■ What needs to be done:
Find and copy every line in the data below that contains the word "furthest".

■ Items:

+++++

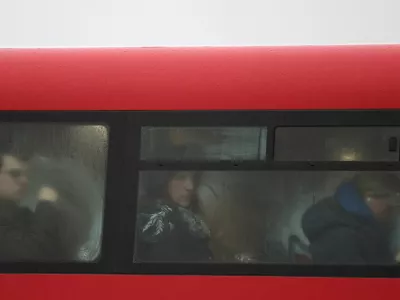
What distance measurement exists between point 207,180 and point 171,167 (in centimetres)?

+++++

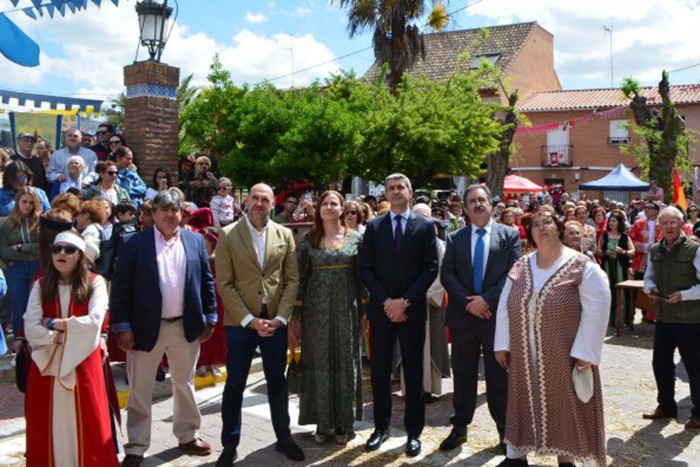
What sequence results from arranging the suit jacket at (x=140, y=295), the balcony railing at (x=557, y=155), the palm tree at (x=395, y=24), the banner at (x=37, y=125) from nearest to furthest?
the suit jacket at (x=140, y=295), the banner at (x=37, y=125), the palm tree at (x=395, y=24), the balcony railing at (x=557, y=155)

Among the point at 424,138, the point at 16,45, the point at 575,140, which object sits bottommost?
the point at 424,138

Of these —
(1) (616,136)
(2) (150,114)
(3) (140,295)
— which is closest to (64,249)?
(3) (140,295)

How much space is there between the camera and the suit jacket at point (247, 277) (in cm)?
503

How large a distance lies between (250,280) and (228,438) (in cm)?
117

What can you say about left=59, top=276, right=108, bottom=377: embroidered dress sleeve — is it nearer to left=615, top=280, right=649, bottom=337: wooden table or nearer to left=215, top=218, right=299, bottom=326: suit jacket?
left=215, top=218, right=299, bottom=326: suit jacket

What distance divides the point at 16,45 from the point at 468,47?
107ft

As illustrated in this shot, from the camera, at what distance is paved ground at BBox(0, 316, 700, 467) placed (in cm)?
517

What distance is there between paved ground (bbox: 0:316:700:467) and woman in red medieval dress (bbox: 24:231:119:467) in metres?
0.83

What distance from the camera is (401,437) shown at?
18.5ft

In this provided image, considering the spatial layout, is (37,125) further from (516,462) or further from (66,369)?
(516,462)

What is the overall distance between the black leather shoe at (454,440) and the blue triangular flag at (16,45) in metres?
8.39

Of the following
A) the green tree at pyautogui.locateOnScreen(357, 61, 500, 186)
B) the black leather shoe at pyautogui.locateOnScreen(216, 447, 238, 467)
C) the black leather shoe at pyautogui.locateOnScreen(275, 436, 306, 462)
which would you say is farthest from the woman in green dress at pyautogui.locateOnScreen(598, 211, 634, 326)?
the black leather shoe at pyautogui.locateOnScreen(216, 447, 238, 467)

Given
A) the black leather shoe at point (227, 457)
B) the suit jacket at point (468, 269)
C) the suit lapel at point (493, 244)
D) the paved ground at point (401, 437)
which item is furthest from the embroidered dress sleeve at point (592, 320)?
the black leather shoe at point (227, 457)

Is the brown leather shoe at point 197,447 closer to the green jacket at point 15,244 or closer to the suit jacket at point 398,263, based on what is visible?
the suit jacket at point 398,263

+++++

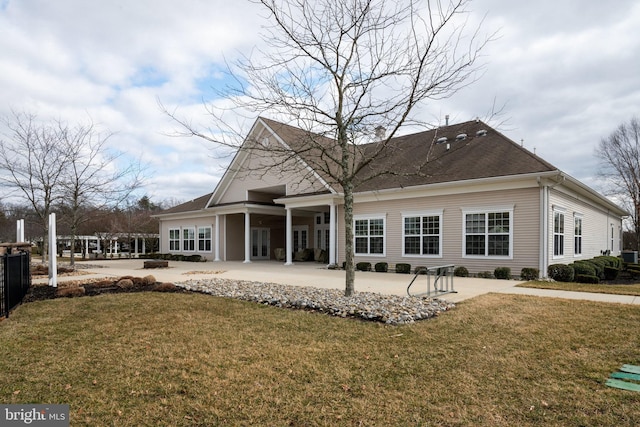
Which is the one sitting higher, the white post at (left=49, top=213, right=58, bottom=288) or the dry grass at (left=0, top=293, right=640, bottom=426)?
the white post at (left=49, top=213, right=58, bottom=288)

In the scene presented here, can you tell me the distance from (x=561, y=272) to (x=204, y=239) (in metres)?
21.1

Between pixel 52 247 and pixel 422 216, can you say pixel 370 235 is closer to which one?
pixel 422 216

+++++

■ Written solution:
What sequence results from arranging the suit jacket at (x=140, y=295), the balcony railing at (x=557, y=155), the palm tree at (x=395, y=24), the banner at (x=37, y=125) from nearest to furthest?
which item is furthest from the embroidered dress sleeve at point (592, 320)?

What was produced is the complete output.